OVNI Marcahuasi

PERU SETS UP UFO OFFICE

The Miami Herald, Wednesday, January 23, 2002


LIMA -- Peru's air force has set up a nationwide system to track alleged UFOs, whose flashing lights seem to be distracting pilots and radar operators from doing their jobs. ``The Air Force is concerned about the disturbances in our air space,'' said Air Force Commander Julio Chamorro, who sees unidentified flying objects as a threat to national security. Ufologists say Peru is home to ``hot zones'' of activity of UFOs that are said to be drawn by Peru's Nazca Lines -- enormous land drawings that can only be observed from the air.


PERUVIAN AIR FORCE CONCEALS UFO INFORMATION

Source: Periódico "El Chino" News - May.27.05: What would happen if the existence of alien life - and the fact that it lives among us - was confirmed? The answer is in the hands of the military, who possess the documents and evidence regarding UFO sightings, handled by the United States as super-secret information. The disclosure, says Mario Zegarra, a [UFO researcher] would prove that man is only a primitive creature in the face of extraterrestrial intelligence.

Mario Zegarra claims that the Peruvian Armed Forces, specifically its Air Force (FAP) conceal information on UFOs seen in various parts of the country, which is made known not to the national government, but to the U.S. and the agencies researching the areas where the strange craft were detected.

The armed forces and senior police officials cover up the information, considering it to be top-secret. "Claiming that extraterrestrial life exists not only in other galaxies, but upon Earth itself, is a rejection of scientific theories on human evolution; in other words, the humanity's forebears are not apes, but aliens," explained ufologist Mario Zegarra. "Being a superior civilization and possessing advanced knowledge, it would dismantle U.S. power. The military itself has sighted UFOs from its craft. However, they must hold their peace, as it is classified information that is best kept from the public."

The spacecraft described by the military are allegedly manufactured using a solid material that is different from materials on Earth. Zegarra adds that we are on the brink of another UFO wave as intense as those which have been occurring at periodic intervals for the last 40 years.

One of the top secret documents presented by Dr. Zegarra states that on May 9, 1980, while a group of military officers from the FAP were beginning their daily formation on the Mariano Melgar air base in the La Joya district (Arequipa), they detected the presence of a UFO at the end of the runway and at a height of 1,800 feet above the surface. The object, resembling a weather balloon used for maritime navigation, was moving over the area near the airport. For this reason, Oscar Santa María, the pilot of one of the fighters, was given the order to take off and intercept the object. After a third pass, the pilot opened fire on the object without causing any apparent damage, moving away quickly.

The second sighting has a special characteristic, as it is described as a shining object, according to a translation of the official Pentagon report, a document made available through the Freedom of Information Act and featuring the eyewitness account of Maj. Santa Maria Huertas (Ret.)'s persecution of a UFO aboard his Sukhoi Su-22.

At Puerto Maldonado in 1952, customs chief Domingo Troncoso managed to photograph a UFO. The object was moving along in silence, leaving a long and dense contrail in its wake. Its estimated speed was fifteen hundred miles an hour.
__________________________________________________
[Stated task A]:
Do these statements agree with the Peru UFO article? Answer yes or no for each and quote the deciding words from the text.
(i) Air Force Commander Julio Chamorro regards unidentified flying objects as a threat to national security.
(ii) When the pilot fired on the object over the Mariano Melgar air base, he damaged it.
(iii) Domingo Troncoso photographed a UFO at Puerto Maldonado in 1972.
[Stated task B]: In the records, print the lines starting at the one that has "Check the image above for any pillows." and ending after the one that has "[21, 367, 57, 432]", including both ends, exactly as they appear.
__________________________________________________
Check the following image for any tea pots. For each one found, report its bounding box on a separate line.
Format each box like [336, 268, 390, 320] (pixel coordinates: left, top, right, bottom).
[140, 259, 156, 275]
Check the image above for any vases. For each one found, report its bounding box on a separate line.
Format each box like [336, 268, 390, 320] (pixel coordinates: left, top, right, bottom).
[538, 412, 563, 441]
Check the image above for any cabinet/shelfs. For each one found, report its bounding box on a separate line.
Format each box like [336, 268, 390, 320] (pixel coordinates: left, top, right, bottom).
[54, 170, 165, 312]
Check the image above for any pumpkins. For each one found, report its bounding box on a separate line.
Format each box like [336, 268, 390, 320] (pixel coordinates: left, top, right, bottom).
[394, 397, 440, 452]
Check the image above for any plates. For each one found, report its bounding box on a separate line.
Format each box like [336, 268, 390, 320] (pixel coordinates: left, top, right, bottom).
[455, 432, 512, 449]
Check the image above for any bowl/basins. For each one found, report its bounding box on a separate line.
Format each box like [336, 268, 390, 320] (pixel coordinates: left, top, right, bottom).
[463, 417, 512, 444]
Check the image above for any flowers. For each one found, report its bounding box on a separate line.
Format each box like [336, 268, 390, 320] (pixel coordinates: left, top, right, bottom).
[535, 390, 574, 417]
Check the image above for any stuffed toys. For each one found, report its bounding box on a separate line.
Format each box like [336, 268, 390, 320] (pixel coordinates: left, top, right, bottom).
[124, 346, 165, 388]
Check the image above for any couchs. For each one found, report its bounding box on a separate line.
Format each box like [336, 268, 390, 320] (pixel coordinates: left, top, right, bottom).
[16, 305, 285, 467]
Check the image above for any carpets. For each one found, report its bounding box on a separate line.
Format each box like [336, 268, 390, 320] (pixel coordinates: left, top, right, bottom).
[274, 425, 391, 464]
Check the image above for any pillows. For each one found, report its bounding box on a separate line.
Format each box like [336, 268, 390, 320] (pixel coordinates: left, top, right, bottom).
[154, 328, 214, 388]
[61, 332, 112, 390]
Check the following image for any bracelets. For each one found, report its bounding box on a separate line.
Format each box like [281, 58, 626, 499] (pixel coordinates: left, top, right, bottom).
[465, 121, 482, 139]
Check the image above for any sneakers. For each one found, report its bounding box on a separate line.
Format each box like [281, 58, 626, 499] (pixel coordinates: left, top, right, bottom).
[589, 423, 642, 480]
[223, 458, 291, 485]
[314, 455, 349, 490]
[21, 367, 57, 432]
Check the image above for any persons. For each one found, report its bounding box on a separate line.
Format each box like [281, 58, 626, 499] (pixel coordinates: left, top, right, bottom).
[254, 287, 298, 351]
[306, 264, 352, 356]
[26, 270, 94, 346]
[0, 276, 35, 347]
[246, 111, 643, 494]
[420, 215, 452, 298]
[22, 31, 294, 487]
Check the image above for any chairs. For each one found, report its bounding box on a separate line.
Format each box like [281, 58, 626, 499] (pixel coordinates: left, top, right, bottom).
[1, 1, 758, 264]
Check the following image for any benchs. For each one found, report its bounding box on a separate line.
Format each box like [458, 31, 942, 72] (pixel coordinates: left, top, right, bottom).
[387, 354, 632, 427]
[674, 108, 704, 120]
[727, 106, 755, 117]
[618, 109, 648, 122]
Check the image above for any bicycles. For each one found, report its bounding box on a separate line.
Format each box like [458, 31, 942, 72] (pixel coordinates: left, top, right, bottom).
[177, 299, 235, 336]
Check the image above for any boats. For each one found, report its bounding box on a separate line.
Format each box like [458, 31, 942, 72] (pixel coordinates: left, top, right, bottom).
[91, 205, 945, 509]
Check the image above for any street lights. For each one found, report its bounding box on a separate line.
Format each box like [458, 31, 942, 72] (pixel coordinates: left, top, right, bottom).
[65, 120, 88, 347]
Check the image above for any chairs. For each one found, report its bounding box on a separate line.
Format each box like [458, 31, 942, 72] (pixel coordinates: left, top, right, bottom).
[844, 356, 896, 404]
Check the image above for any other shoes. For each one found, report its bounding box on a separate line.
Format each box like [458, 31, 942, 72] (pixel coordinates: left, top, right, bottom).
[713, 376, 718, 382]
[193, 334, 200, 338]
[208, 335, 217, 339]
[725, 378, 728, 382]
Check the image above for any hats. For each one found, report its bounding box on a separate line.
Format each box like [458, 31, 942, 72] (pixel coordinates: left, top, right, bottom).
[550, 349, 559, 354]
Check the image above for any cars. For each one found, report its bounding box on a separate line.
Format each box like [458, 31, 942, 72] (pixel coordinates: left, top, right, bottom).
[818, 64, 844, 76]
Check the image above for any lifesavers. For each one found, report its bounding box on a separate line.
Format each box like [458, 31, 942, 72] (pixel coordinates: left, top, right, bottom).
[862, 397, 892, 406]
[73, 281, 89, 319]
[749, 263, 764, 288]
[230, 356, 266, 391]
__________________________________________________
[Answer A]:
(i) Yes: "who sees unidentified flying objects as a threat to national security"
(ii) No: "the pilot opened fire on the object without causing any apparent damage"
(iii) No: "At Puerto Maldonado in 1952, customs chief Domingo Troncoso managed to photograph a UFO."

[Answer B]:
Check the image above for any pillows. For each one found, report its bounding box on a separate line.
Format each box like [336, 268, 390, 320] (pixel coordinates: left, top, right, bottom).
[154, 328, 214, 388]
[61, 332, 112, 390]
Check the following image for any bracelets. For each one found, report its bounding box on a separate line.
Format each box like [281, 58, 626, 499] (pixel coordinates: left, top, right, bottom).
[465, 121, 482, 139]
Check the image above for any sneakers. For each one found, report its bounding box on a separate line.
Format each box like [281, 58, 626, 499] (pixel coordinates: left, top, right, bottom).
[589, 423, 642, 480]
[223, 458, 291, 485]
[314, 455, 349, 490]
[21, 367, 57, 432]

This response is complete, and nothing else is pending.